## AIM:
Give back exactly the lines from the one containing "Within the given" through the end of the records, including both, and no others.

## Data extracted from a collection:

++++++++

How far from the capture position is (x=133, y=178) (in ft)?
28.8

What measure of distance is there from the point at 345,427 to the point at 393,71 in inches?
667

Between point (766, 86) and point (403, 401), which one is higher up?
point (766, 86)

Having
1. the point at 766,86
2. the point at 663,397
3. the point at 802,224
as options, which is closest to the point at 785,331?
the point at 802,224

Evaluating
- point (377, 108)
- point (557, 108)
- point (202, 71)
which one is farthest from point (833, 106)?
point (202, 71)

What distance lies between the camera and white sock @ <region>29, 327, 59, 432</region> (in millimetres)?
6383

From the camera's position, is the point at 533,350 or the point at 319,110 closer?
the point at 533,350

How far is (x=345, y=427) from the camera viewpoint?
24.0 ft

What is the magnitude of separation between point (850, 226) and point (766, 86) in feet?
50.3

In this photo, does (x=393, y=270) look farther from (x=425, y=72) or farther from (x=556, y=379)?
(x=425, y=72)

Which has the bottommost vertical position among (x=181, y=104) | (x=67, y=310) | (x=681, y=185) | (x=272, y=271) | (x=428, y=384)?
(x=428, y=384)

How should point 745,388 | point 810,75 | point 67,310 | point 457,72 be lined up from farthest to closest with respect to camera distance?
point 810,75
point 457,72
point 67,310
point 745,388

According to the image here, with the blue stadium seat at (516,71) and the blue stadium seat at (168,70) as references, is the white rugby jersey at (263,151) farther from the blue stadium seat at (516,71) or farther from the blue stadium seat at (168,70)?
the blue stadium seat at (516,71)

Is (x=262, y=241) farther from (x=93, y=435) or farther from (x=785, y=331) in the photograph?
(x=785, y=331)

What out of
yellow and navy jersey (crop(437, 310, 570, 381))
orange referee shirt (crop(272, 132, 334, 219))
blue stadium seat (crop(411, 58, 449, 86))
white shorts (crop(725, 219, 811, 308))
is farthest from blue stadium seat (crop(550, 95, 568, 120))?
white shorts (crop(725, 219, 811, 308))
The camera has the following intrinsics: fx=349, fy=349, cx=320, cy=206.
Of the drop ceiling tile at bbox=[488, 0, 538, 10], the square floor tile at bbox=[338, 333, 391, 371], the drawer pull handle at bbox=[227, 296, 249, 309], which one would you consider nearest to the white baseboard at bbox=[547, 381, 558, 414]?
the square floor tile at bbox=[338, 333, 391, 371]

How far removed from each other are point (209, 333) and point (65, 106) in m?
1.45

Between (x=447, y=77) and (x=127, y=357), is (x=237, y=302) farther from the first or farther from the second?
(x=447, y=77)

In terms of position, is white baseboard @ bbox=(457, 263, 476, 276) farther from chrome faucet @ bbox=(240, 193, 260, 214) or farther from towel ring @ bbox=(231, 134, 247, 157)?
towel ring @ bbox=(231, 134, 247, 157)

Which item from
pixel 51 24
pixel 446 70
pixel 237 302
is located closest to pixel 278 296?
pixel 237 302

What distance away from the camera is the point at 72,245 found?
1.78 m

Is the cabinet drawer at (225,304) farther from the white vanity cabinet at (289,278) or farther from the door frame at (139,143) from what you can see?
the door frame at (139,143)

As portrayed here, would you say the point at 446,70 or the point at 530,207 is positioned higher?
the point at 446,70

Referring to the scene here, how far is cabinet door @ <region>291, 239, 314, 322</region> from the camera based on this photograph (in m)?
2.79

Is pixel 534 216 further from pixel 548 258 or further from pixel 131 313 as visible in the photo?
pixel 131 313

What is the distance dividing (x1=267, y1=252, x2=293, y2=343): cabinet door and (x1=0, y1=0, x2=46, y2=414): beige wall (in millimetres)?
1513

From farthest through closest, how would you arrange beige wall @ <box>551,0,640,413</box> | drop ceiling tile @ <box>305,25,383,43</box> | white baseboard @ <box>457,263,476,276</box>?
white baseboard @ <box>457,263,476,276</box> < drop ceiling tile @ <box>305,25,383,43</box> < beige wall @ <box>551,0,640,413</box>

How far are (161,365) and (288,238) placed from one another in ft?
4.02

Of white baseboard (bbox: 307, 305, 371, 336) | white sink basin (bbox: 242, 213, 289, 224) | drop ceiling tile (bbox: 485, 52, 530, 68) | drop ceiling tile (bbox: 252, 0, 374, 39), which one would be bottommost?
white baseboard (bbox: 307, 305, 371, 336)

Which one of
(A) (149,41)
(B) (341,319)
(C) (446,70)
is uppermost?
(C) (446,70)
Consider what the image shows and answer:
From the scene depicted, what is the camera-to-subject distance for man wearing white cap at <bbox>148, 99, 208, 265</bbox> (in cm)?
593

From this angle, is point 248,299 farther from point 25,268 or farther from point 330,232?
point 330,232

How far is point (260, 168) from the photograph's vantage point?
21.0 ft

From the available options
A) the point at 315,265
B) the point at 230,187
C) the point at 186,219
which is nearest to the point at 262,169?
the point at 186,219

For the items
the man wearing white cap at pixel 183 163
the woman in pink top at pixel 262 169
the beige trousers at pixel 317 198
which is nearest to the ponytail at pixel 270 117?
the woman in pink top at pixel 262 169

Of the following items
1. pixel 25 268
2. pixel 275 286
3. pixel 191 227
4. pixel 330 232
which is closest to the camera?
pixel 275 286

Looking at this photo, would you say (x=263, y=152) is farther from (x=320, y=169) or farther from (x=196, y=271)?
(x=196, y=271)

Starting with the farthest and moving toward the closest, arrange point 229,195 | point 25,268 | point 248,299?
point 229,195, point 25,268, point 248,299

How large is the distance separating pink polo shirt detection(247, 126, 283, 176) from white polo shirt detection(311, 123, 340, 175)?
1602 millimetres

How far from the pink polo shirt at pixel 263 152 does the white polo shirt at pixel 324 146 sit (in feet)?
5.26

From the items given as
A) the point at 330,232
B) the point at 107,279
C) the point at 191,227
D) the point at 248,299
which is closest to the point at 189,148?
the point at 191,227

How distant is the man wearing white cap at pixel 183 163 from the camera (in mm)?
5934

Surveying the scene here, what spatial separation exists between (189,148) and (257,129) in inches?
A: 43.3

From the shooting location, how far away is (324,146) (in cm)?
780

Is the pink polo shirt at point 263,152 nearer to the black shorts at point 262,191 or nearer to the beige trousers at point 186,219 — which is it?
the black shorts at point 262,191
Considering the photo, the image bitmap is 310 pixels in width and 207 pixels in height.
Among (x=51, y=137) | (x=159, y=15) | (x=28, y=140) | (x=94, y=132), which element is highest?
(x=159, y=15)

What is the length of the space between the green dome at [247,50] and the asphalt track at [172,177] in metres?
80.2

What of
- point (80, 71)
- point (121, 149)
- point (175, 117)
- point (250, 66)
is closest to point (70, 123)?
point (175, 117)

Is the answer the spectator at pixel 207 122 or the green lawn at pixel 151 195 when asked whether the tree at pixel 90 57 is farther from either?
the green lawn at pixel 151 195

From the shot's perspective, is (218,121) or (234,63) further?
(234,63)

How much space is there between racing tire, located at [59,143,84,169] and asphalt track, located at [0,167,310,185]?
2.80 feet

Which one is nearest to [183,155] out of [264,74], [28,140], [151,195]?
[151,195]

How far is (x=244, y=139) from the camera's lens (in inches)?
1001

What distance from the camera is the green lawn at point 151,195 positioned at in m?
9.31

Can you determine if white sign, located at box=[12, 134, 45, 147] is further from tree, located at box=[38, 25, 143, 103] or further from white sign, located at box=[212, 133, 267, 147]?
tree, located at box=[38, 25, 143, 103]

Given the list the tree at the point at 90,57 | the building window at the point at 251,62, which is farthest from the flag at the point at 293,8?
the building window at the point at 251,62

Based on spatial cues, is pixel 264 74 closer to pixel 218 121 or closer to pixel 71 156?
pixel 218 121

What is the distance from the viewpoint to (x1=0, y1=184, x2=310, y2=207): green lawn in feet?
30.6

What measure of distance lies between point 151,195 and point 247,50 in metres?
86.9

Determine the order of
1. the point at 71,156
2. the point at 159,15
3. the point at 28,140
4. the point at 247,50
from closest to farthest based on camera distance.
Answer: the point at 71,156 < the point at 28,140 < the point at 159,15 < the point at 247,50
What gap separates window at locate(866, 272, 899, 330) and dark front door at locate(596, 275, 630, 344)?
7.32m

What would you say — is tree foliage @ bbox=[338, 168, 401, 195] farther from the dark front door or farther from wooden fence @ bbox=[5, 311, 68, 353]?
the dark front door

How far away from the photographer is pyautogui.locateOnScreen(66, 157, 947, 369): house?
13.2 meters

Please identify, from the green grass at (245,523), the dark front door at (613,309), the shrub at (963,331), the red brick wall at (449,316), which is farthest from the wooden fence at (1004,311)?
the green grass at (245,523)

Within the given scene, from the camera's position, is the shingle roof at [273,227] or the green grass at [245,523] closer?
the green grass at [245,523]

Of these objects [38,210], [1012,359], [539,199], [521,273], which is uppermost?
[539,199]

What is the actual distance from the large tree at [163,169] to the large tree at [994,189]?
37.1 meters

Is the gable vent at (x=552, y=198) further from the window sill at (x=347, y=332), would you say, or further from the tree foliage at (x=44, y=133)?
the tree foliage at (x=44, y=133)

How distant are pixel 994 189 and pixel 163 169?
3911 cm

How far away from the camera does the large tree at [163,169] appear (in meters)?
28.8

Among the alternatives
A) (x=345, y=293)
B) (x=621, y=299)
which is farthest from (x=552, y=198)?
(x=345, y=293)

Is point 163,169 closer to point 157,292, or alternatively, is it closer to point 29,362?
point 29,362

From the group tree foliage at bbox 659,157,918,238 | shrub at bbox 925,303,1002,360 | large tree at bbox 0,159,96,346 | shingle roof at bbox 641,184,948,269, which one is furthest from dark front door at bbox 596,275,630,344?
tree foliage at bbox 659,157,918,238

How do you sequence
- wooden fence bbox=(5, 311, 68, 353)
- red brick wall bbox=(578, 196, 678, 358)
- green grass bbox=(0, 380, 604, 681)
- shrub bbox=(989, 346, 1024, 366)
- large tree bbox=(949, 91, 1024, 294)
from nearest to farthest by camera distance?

++++++++

## SOLUTION TO THIS EXERCISE:
Within the given scene, from the camera's position, is the shingle roof at [273,227] or the green grass at [245,523] closer?
the green grass at [245,523]

Of these objects [38,210], [1012,359], [539,199], [521,273], which is uppermost?
[539,199]

What is the actual distance from the large tree at [163,169] to the large tree at [994,189]?
37.1 meters

Is the gable vent at (x=552, y=198) further from the window sill at (x=347, y=332), would you say, or further from the tree foliage at (x=44, y=133)?
the tree foliage at (x=44, y=133)

How distant are pixel 994 189 and pixel 163 169?
3911 cm

How far away from the camera does the large tree at [163,169] appear (in meters)?
28.8

Among the alternatives
A) (x=345, y=293)
B) (x=621, y=299)
which is farthest from (x=552, y=198)?
(x=345, y=293)

Is point 163,169 closer to point 157,292, or alternatively, is it closer to point 29,362?
point 29,362

From the group tree foliage at bbox 659,157,918,238 | shrub at bbox 925,303,1002,360 | large tree at bbox 0,159,96,346 | shingle roof at bbox 641,184,948,269, which one is furthest from dark front door at bbox 596,275,630,344?
tree foliage at bbox 659,157,918,238

How do you sequence
- wooden fence bbox=(5, 311, 68, 353)
- red brick wall bbox=(578, 196, 678, 358)
- green grass bbox=(0, 380, 604, 681)
- shrub bbox=(989, 346, 1024, 366)
- large tree bbox=(949, 91, 1024, 294)
from nearest to farthest by camera distance?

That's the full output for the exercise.